## THE PROBLEM
Print the lines of the records below word for word, from the line containing "1. stone staircase, located" through the line containing "A: 165500 mm". Include nothing outside that stretch.

# START OF EXERCISE MATERIAL

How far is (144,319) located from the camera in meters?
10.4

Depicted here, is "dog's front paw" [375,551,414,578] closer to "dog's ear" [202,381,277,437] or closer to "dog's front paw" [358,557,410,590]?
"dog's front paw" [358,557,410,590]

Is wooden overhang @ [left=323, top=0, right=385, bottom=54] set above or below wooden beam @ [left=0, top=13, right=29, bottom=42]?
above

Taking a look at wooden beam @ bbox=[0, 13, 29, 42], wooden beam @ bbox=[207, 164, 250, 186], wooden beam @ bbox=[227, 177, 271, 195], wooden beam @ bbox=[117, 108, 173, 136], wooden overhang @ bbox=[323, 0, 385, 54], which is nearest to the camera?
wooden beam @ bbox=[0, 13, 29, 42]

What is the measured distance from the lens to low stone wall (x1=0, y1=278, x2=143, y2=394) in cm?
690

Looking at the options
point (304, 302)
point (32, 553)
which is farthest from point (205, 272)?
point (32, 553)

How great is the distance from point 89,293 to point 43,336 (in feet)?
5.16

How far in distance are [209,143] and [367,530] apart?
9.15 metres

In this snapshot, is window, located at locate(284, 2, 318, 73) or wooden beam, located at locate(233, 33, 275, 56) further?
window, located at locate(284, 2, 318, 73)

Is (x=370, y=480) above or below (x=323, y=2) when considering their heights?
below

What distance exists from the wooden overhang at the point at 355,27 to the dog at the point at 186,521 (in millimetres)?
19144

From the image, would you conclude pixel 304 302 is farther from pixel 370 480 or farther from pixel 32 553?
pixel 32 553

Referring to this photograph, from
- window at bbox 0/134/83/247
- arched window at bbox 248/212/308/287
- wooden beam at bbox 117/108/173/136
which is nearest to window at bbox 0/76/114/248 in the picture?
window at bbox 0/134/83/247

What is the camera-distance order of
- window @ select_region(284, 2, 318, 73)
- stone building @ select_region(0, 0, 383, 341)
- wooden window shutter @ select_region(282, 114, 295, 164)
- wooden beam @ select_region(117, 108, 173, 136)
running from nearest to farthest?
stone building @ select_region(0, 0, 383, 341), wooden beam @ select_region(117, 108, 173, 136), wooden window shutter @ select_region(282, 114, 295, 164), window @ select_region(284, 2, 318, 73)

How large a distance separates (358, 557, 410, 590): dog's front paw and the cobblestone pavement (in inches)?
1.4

# END OF EXERCISE MATERIAL
# START OF EXERCISE MATERIAL

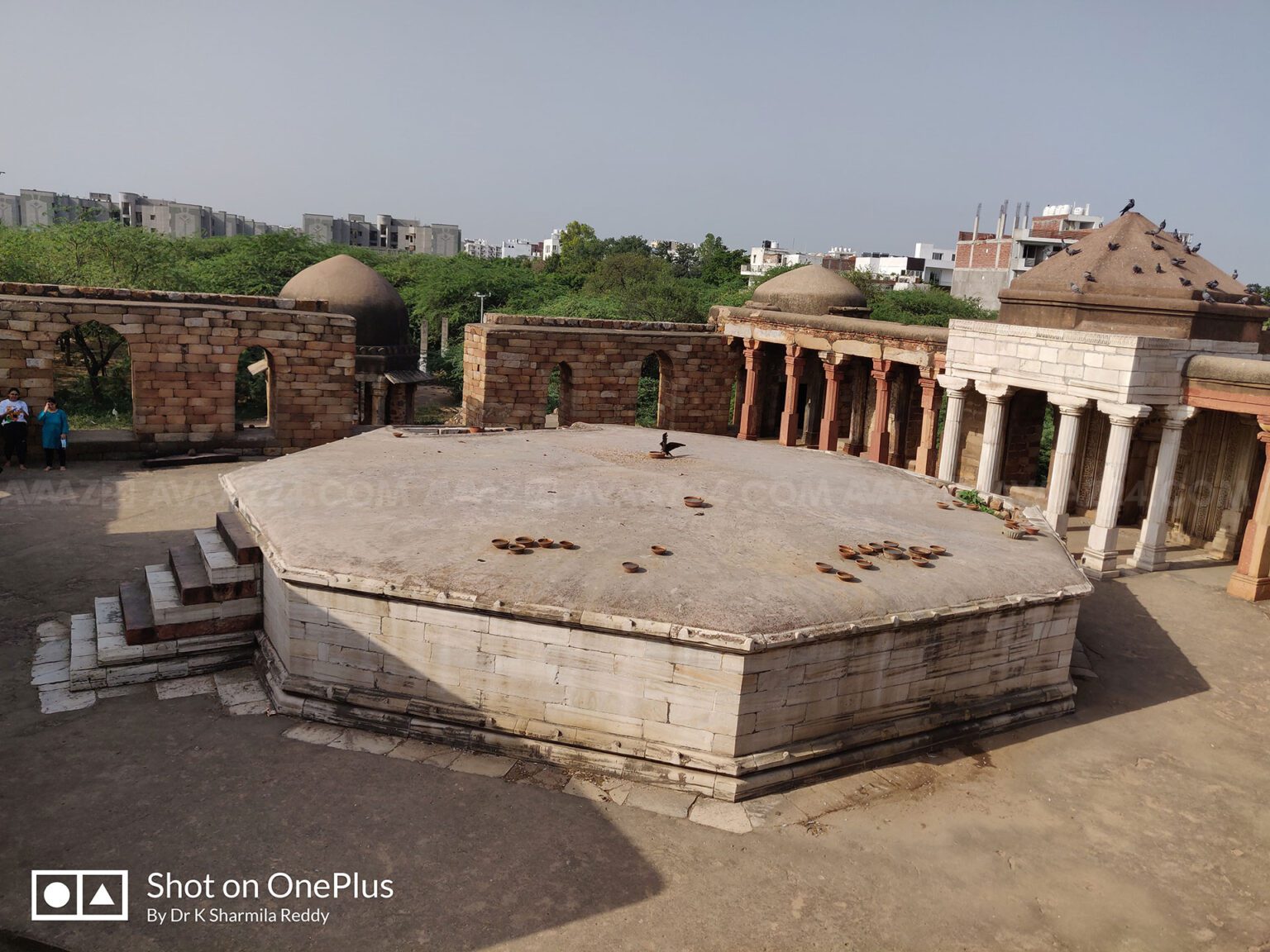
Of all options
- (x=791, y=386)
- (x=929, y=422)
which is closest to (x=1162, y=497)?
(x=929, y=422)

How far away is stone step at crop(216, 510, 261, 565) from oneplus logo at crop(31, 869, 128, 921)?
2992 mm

# END OF EXERCISE MATERIAL
# START OF EXERCISE MATERIAL

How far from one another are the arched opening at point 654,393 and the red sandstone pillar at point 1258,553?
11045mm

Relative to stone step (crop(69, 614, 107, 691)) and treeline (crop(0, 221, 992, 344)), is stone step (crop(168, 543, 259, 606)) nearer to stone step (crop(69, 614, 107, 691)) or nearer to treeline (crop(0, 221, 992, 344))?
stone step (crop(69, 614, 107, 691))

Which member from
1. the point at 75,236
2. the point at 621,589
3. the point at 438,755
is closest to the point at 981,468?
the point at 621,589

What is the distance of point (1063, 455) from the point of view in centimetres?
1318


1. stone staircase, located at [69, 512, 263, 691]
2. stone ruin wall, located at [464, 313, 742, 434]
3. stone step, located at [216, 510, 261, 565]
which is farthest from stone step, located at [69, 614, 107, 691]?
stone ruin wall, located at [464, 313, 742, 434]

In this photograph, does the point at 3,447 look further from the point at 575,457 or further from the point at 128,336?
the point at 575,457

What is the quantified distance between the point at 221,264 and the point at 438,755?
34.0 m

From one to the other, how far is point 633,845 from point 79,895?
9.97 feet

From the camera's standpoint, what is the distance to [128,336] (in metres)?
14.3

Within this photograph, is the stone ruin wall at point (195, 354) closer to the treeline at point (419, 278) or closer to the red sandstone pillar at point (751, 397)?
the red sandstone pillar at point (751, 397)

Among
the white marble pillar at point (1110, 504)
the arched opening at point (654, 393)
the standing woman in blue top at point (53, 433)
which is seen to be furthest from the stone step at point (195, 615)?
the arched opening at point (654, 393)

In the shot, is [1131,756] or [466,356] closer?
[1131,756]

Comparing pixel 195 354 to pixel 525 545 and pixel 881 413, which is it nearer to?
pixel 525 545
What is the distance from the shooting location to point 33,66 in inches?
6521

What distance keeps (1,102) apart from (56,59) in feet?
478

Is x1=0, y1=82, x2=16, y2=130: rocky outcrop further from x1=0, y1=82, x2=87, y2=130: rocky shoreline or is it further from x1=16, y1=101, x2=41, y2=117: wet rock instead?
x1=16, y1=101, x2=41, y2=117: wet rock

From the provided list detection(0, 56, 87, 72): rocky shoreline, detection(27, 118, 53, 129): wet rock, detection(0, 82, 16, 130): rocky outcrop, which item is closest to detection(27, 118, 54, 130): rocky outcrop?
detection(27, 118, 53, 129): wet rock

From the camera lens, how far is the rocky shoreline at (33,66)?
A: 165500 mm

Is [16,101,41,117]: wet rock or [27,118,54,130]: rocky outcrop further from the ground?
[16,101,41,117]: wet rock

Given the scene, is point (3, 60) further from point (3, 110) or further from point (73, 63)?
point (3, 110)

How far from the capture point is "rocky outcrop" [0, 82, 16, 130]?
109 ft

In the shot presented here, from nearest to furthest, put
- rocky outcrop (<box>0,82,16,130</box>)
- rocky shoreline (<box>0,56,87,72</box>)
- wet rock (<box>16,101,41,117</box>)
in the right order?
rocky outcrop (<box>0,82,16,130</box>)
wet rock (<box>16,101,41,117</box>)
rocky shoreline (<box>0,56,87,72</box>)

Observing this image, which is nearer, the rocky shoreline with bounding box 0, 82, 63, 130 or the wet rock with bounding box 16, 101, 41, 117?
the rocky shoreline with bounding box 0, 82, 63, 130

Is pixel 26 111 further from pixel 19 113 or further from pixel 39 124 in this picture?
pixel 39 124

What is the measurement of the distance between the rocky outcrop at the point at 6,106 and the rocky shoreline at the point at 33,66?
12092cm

# END OF EXERCISE MATERIAL

## COMPLETED TASK
1. stone staircase, located at [69, 512, 263, 691]
2. stone ruin wall, located at [464, 313, 742, 434]
3. stone step, located at [216, 510, 261, 565]
which is farthest from stone step, located at [69, 614, 107, 691]?
stone ruin wall, located at [464, 313, 742, 434]

In this photograph, does the point at 3,447 look further from the point at 575,457 or further from the point at 128,336?
the point at 575,457

What is the quantified distance between the point at 221,264 and the point at 438,755?
34.0 m

From one to the other, how far is point 633,845 from point 79,895?
9.97 feet

From the camera's standpoint, what is the distance to [128,336] (in metres)?
14.3

Within this photograph, is the stone ruin wall at point (195, 354) closer to the treeline at point (419, 278) or closer to the red sandstone pillar at point (751, 397)?
the red sandstone pillar at point (751, 397)

Among
the white marble pillar at point (1110, 504)
the arched opening at point (654, 393)
the standing woman in blue top at point (53, 433)
which is seen to be furthest from the stone step at point (195, 615)?
the arched opening at point (654, 393)

In the shot, is [1131,756] or [466,356] closer?
[1131,756]

Comparing pixel 195 354 to pixel 525 545 and pixel 881 413, which is it nearer to?
pixel 525 545
What is the distance from the shooting location to point 33,66 in inches?
6521

What distance keeps (1,102) apart from (56,59) in feet?
478

Is x1=0, y1=82, x2=16, y2=130: rocky outcrop further from x1=0, y1=82, x2=87, y2=130: rocky shoreline or is it further from x1=16, y1=101, x2=41, y2=117: wet rock instead?
x1=16, y1=101, x2=41, y2=117: wet rock

From the provided list detection(0, 56, 87, 72): rocky shoreline, detection(27, 118, 53, 129): wet rock, detection(0, 82, 16, 130): rocky outcrop, which item is closest to detection(27, 118, 54, 130): rocky outcrop?
detection(27, 118, 53, 129): wet rock

From the camera lens, how far is the rocky shoreline at (33,66)?
A: 165500 mm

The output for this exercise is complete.